India’s biodiversity

  • India is home to nearly 8% of global biodiversity on just 2.3% of global land area. It contains sections of four of the 36 global biodiversity hotspots.
  • The varied ecosystems across land, rivers, and oceans, feed our people, enhance public health security, and shield us from environmental disasters. 
  • Ecological value: Estimates suggest our forests alone may yield services worth more than a trillion rupees per year.
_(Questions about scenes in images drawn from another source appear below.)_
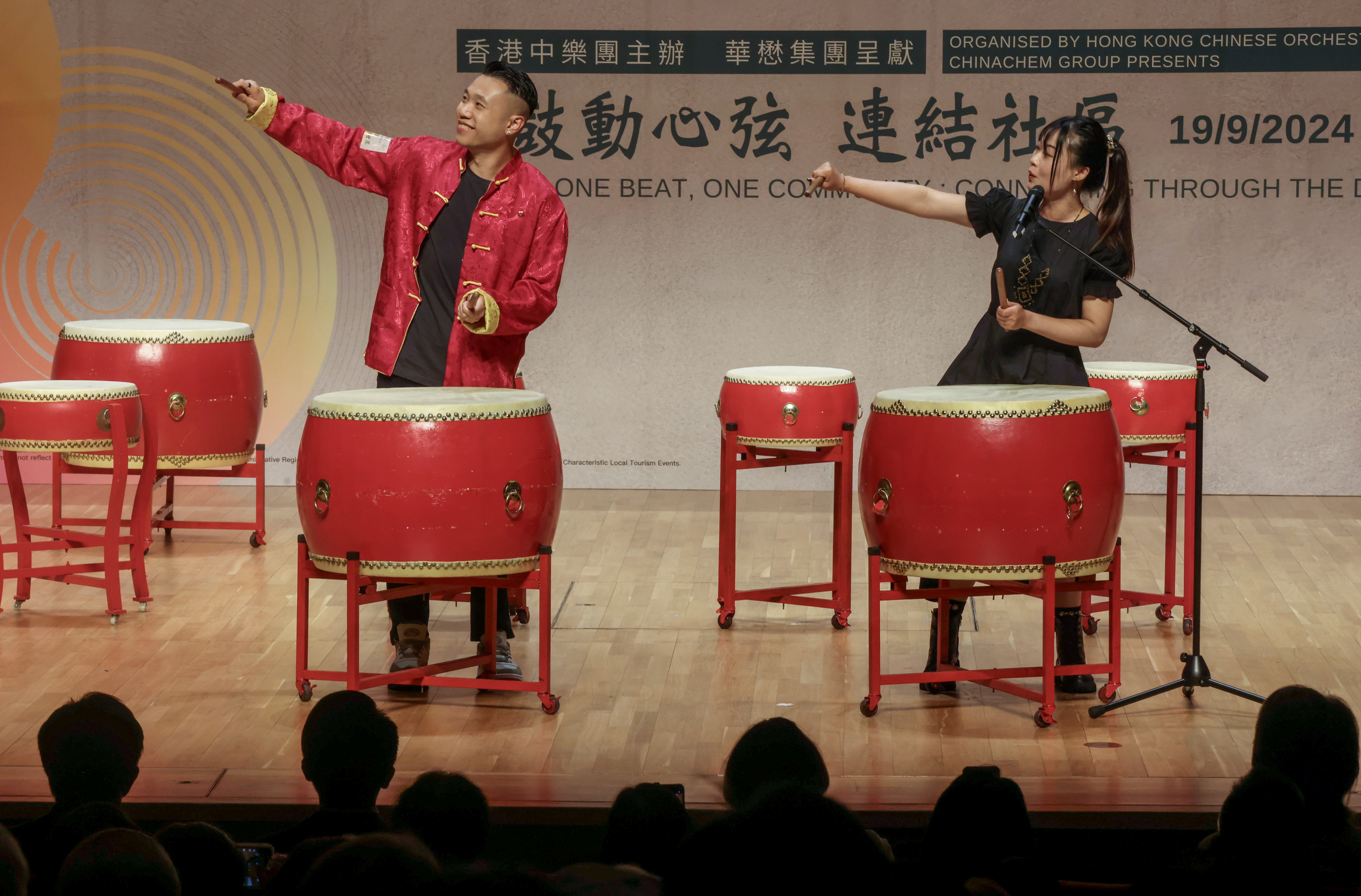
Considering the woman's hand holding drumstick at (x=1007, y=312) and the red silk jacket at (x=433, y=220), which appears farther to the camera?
the red silk jacket at (x=433, y=220)

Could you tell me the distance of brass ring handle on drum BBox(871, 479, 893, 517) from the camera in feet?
9.49

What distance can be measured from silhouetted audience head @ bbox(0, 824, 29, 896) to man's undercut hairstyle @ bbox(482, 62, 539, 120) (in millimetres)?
2325

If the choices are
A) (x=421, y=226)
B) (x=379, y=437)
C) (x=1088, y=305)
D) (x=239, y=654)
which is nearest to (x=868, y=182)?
(x=1088, y=305)

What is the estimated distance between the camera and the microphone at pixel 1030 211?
2.93m

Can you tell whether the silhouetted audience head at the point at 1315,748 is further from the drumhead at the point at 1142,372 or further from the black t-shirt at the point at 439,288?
the drumhead at the point at 1142,372

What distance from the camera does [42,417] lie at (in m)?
3.74

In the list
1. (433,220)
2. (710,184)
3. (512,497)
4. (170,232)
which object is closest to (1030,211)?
(512,497)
This will more with grasslands, wetlands, freshwater, and marine added. 
  • Our biodiversity also serves as a perpetual source of spiritual enrichment, intimately linked to our physical and mental well-being.

 

Concerns:

  • Biodiversity loss: India is facing one of the worst public health crises but also worldwide declines in biodiversity. 
  • Globally, we have lost 7% intact forests since 2000, and recent assessments indicate that over a million species might be lost forever during the next several decades. 
  • Climate change and infectious diseases: Climate change and the ongoing pandemic will put additional stresses on our natural ecosystems. 
  • Mitigating climate change can curtail future outbreaks of infectious diseases that can bring unimaginable misery. 
  • The dysfunctional relationship between humanity and nature: The emergence of infectious diseases exposed the lack of food and nutritional security; rural unemployment; and climate change.  

 

Govt. initiatives:

  • National Mission on Biodiversity and Human Well-Being (NMBHWB): In 2018, the Prime Minister’s Science, Technology and Innovation Advisory Council (PM-STIAC) in consultation with the Ministry of Environment, Forest, and Climate Change and other Ministries approved an ambitious National Mission on Biodiversity and Human Well-Being (NMBHWB). 

 

Objectives: The Mission will 

  • strengthen the science of restoring, conserving, and sustainably utilising India’s natural heritage; 
  • embed biodiversity as a key consideration in all developmental programmes, particularly in agriculture, ecosystem services, health, bio-economy, and climate change mitigation; 
  • establish a citizen and policy-oriented biodiversity information system; and 
  • enhance capacity across all sectors for the realisation of India’s national biodiversity targets and United Nations Sustainable Development Goals (UN SDGs).
  • allow India) to emerge as a leader in demonstrating linkage between conservation of natural assets and societal well-being.

 

Significance:

  • CBD and SDG fulfillments: The Mission will help India meet its commitments under the new framework for the Convention on Biological Diversity (CBD), and UN SDGs related to pressing social issues including poverty alleviation, justice and equity, and protection of life. 
  • Nature-based solutions to numerous environmental challenges, including degradation of rivers, forests, and soils, and ongoing threats from climate change, with the goal of creating climate-resilient communities. 
  • Increase biodiversity: The Mission’s comprehensive efforts will empower India to restore, and even increase, our natural assets by millions of crores of rupees. 
  • Climate change mitigation: Mitigation programmes will lessen the impacts of climate change and other natural disasters, such as pandemics and floods. 
  • Generating rural income: We can rejuvenate agricultural production systems and increase rural incomes from biodiversity-based agriculture while also creating millions of green jobs in restoration and nature tourism. 
  • Land restoration: Restoration activities across India’s degraded lands, which amount to almost a third of our land area, alone could generate several million jobs.